Mohawk Valley Orthopedics, LLP v. Carcone

Proceeding pursuant to CPLR article 78 (transferred to the Appellate Division of the Supreme Court in the Fourth Judicial Department by order of the Supreme Court, Oneida County [Anthony F. Shaheen, J.], entered February 6, 2009) to annul a determination of respondent-petitioner. The determination found after a fair hearing that petitioner-respondent unlawfully discriminated against respondent based on a disability.

It is hereby ordered that the determination is unanimously confirmed without costs, the petition is dismissed, the cross petition is granted and petitioner-respondent is directed to pay respondent the following sums: $7,500 for mental anguish and humiliation and $2,180 for health insurance premiums, with interest at the rate of 9% per annum commencing September 30, 2008.

Memorandum: Petitioner-respondent (petitioner) commenced this CPLR article 78 proceeding seeking to annul the determination of respondent-petitioner, New York State Division of Human Rights (hereafter, SDHR), that petitioner unlawfully discriminated against respondent, Andrea M. Carcone, (hereafter, complainant), based on a disability, i.e., hypertension. Petitioner discharged complainant approximately six weeks af*1351ter she was hired and a few days after being notified by complainant that she had been diagnosed with hypertension. The Administrative Law Judge (ALJ) found that complainant established a prima facie case of discrimination and refused to credit the testimony of petitioner’s witnesses that petitioner in fact had decided to discharge complainant prior to learning of her medical diagnosis. The “Recommended Order” of the ALJ, which ordered petitioner to pay complainant $7,500 for mental anguish and humiliation and $2,180 for health insurance premiums, was adopted by SDHR’s Commissioner, and SDHR cross-petitioned pursuant to Executive Law § 298, seeking enforcement of the order of the Commissioner.

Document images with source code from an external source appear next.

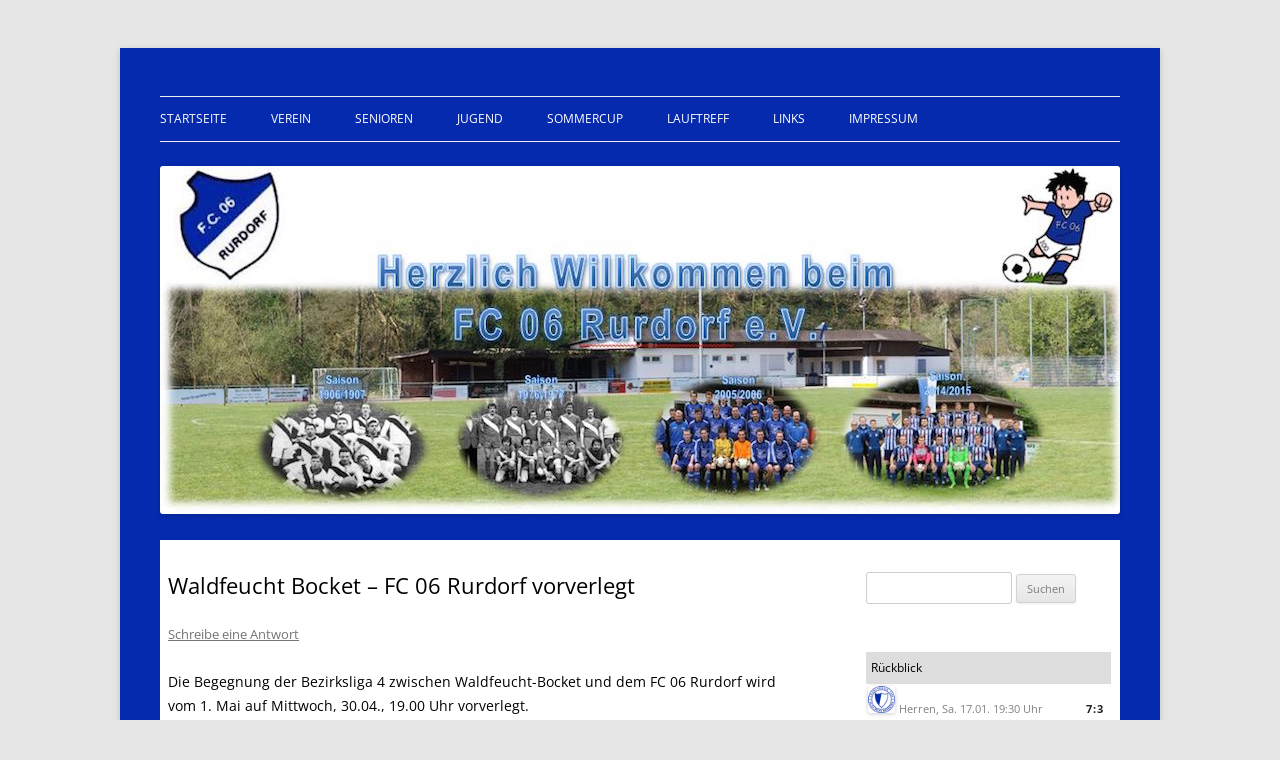

--- FILE ---
content_type: text/css
request_url: http://www.fc-06-rurdorf.de/wp-content/themes/myfc/style.css?ver=20250715
body_size: 611
content:
/*
Theme Name: my FC
Theme URI: http://example.org/themes/myfc
Author: zyxbac
Author URI: http://noop.org/
Description: Theme for FC Rurdorf homepage. Uses Wordpress default theme twenty twelve
Version: 0.1
License: BSD
License URI: 
Tags: light, gray, white, one-column, two-columns, right-sidebar, fluid-layout, responsive-layout, custom-background, custom-header, custom-menu, editor-style, featured-images, flexible-header, full-width-template, microformats, post-formats, rtl-language-support, sticky-post, theme-options, translation-ready
Text Domain: myfc
#336699
Template:   twentytwelve
*/

@import url("../twentytwelve/style.css");

#page {
	background: #052AAD; 
	color: #fff; 
}

.site-header,
#masthead {
	background: #052AAD;
	color: #fff;
}

.main-navigation a,
.main-navigation li ul li a {
	background: #052AAD;
	color: #fff;
}
.main-navigation a:hover,
.main-navigation a:focus,
.main-navigation li ul li a:hover,
.main-navigation li ul li a:focus {
	color: #fff;
	background: #23476b;
}

.site-header h1 a,
.site-header h2 a {
	color: #fff;
}
.site-header h1 a:hover,
.site-header h2 a:hover {
	color: #fff;
}

.site-description {
	color: #fff;
}

.main-navigation a {
	color: #fff;
}

#site-navigation {
	color: #fff;
}

#site-navigation a {
	color: #fff;
}

#main {
	background: #fff;
	color: #000;
	padding: 8px;
}

--- FILE ---
content_type: text/javascript; charset=utf-8
request_url: https://www.fupa.net/fupa/widget.php?val=5726&p=live&url=www.fc-06-rurdorf.de
body_size: 1165
content:

			var field = document.getElementById('fupa_livebox');
			field.innerHTML = "<input type='hidden' id='live_match_ids' value=''><style>	#fupa_livemodul {		font-size:11px;	}	#fupa_livemodul a {		font-size:11px;		text-decoration:none;		 color: #17477F;	}	#fupa_livemodul table {		border:0px;		margin:0px;		padding:0px;	}	#fupa_livemodul table td {		border:0px;		margin:0px;		padding:2px;	}    #fupa_livemodul .fupa_livebox_wappen {        width: 30px;    }	</style><div style='100%' id='fupa_livemodul'><table style='width:100%;margin-bottom:20px;padding-top:10px;' cellspacing='0'><tr class='live_rueckblick'><th colspan='3' style='background:#ddd;text-align:left;font-size:12px;padding:5px;color:#000;'>R&uuml;ckblick</th></tr><tr class='live_rueckblick'><td style='border-bottom:1px solid #ccc;' align='center'><img src='https://image.fupa.net/club/kT3iq6pTHk9C/image.svg' alt='SV Breberen' class='fupa_livebox_wappen'></td><td style='font-size:11px;border-bottom:1px solid #ccc;padding-top:7px;padding-bottom:7px;line-height:150%;text-align:left;'>							<span style='color:gray;'>Herren, Sa. 17.01. 19:30 Uhr</span>  <br /><a href='https://www.fupa.net/team/sv-breberen-m1-2025-26' target='_blank'>Breberen</a> vs. <a href='https://www.fupa.net/team/fc-rurdorf-m1-2025-26' target='_blank'>Rurdorf</a></td>							<td  style='font-size:11px;border-bottom:1px solid #ccc;white-space:nowrap;text-align:right;'> <a href=\"https://www.fupa.net/match/sv-breberen-m1-fc-rurdorf-m1-260117\"  style=\"color:#212121;;padding:3px 5px;font-size:inherit;font-weight:bold;letter-spacing:0.1em;\" class=\"spielbericht_link\" onclick=\"return newSpielbericht(this.href);\" rel=nofollow>7:3</a> </td>					</tr><tr class='live_vorschau'><th colspan='3' style='background:#ddd;text-align:left;font-size:12px;padding:5px;color:#000;'>Vorschau</th></tr><tr class='live_vorschau'><td style='border-bottom:1px solid #ccc;' align='center'><img src='https://image.fupa.net/club/H1iAks8C2jAB/image.svg' alt='Alemannia Lendersdorf' class='fupa_livebox_wappen'></td><td style='font-size:11px;border-bottom:1px solid #ccc;padding-top:7px;padding-bottom:7px;line-height:150%;text-align:left;'>							<span style='color:gray;'>C-Jugend (U15), Sa. 24.01. 12:00 Uhr</span>  <br /><a href='https://www.fupa.net/team/alemannia-lendersdorf-u15-1-2025-26-2' target='_blank'>Lendersdorf</a> vs. <a href='https://www.fupa.net/team/sg-linnich-rurdorf-koerrenzig-ederen-gevenich-u15-2-2025-26' target='_blank'>JSG Rurkicker II</a></td>							<td  style='font-size:11px;border-bottom:1px solid #ccc;white-space:nowrap;text-align:right;'> <a href=\"https://www.fupa.net/match/alemannia-lendersdorf-u15-1-fortuna-linnich-u15-2-260124\"  style=\"color:#212121;;padding:3px 5px;font-size:inherit;font-weight:bold;letter-spacing:0.1em;\" class=\"spielbericht_link\" onclick=\"return newSpielbericht(this.href);\" rel=nofollow>-:-</a> </td>					</tr><tr class='live_vorschau'><td style='border-bottom:1px solid #ccc;' align='center'><img src='https://image.fupa.net/club/sX3FzAwWyeDZ/image.svg' alt='TuS Langerwehe' class='fupa_livebox_wappen'></td><td style='font-size:11px;border-bottom:1px solid #ccc;padding-top:7px;padding-bottom:7px;line-height:150%;text-align:left;'>							<span style='color:gray;'>D-Jugend (U13), Sa. 24.01. 12:30 Uhr</span>  <br /><a href='https://www.fupa.net/team/tus-langerwehe-u13-1-2025-26' target='_blank'>Langerwehe</a> vs. <a href='https://www.fupa.net/team/sg-linnich-rurdorf-koerrenzig-ederen-gevenich-u13-1-2025-26' target='_blank'>JSG Rurkicker</a></td>							<td  style='font-size:11px;border-bottom:1px solid #ccc;white-space:nowrap;text-align:right;'> <a href=\"https://www.fupa.net/match/tus-langerwehe-u13-1-fortuna-linnich-u13-1-260124\"  style=\"color:#212121;;padding:3px 5px;font-size:inherit;font-weight:bold;letter-spacing:0.1em;\" class=\"spielbericht_link\" onclick=\"return newSpielbericht(this.href);\" rel=nofollow>-:-</a> </td>					</tr><tr><td colspan='3'><div style=\"text-align:right;\"><a href=\"https://www.fupa.net/widget.html\" rel=\"nofollow\" target=\"_blank\" style=\"font-size:11px;color:gray;\">© FuPa-Widget</a></div></td></tr></table></div>";
			var links = field.getElementsByTagName('a');
			if (window.location.hostname != 'www.fupa.net') {
				for (var i = 0 ; i < links.length ; i++) {
					var l = links[i];
					if (l.getAttribute('href') != null && l.getAttribute('href').match(/javascript:/))
						continue;
					l.setAttribute('target','_blank');
				}
			}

We note at the outset the well-settled proposition that we may not substitute our own judgment for that of the Commissioner, and we thus must confirm the determination where, as here, it is supported by substantial evidence (see Matter of Woehrling v New York State Div. of Human Rights, 56 AD3d 1304, 1305 [2008]). Inasmuch as there is “a rational basis for the Commissioner’s determination, the judicial function is exhausted” (Matter of Argyle Realty Assoc. v New York State Div. of Human Rights, 65 AD3d 273, 284 [2009]).

We reject petitioner’s contention that the compensatory damages award of $7,500 for mental anguish and humiliation is not supported by the evidence. “In reviewing such an award, we must determine[,. inter alia,] whether the relief was reasonably related to the wrongdoing [and] whether the award was supported by evidence before [the Commissioner]” (Woehrling, 56 AD3d at 1305 [internal quotation marks omitted]). It is well established that “[mjental injury may be proved by the complainant’s own testimony, corroborated by reference to the circumstances of the alleged misconduct” (Matter of New York City Tr. Auth. v State Div. of Human Rights, 78 NY2d 207, 216 [1991]; see Matter of Iroquois Nursing Home, Inc. v New York State Div. of Human Rights, 55 AD3d 1285 [2008], lv denied 12 NY3d 708 [2009]). Here, complainant testified at the hearing that she was “humiliated” by the discharge inasmuch as she felt that petitioner “attacked” her work ethic and character. She further testified that she was “scared” because she had a recently diagnosed medical condition and did not know how she would afford treatment of the condition without employment and health insurance benefits. We thus conclude on the record before us that the compensatory damages award for mental anguish and humiliation is supported by the evidence (cf. Woehrling, 56 AD3d at 1305-1306; Iroquois Nursing Home, Inc., 55 AD3d 1285 [2008]). Present—Scudder, PJ., Hurlbutt, Peradotto, Green and Gorski, JJ.